The memory usage of the SSDB keeps growing continuously for weeks even with a roughly constant usage profile, until eventually the MaxSize is reached. I did not find any details in the docs on how the expiry of the SSDBs works, but I played around a bit and it seems to me that the keys stay present in the SSDB long after the last window has seen an insertion, but all windows are all empty.

Wouldn't it make sense to have keys expire after the maximum TTL of the SSDB? It is not a big issue, but it seems there is already expiry mechanism in place for the MaxSize based on last-usage. This could reduce the memory footprint by quite a bit.

Describe the solution you'd like Unused keys expire after the maximum TTL of the SSDB instead of persisting with empty data.
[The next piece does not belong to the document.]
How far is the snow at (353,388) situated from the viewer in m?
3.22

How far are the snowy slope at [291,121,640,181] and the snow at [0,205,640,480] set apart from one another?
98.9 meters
Describe alternatives you've considered The obvious workaround setting a MaxSize that is within the bounds of your acceptable memory usage, and be aware that the memory usage will always reach the maximum eventually.

Additional context

neilcook commented 2 years ago

This behaviour is by design. Keys don't get removed so that they can efficiently be reused if needed. I don't think it's a good idea to remove keys unless there's a good reason to, because dealloc/alloc takes up a lot of CPU.

As you state, the maximum size in terms of numbers entries can be set - this is the way to control the ultimate size of the DB. The only thing I can think of is potentially interesting to implement is something to control the maximum size of DB in terms of RAM. That would give you what you want I think, which is to control the total RAM size of the DB.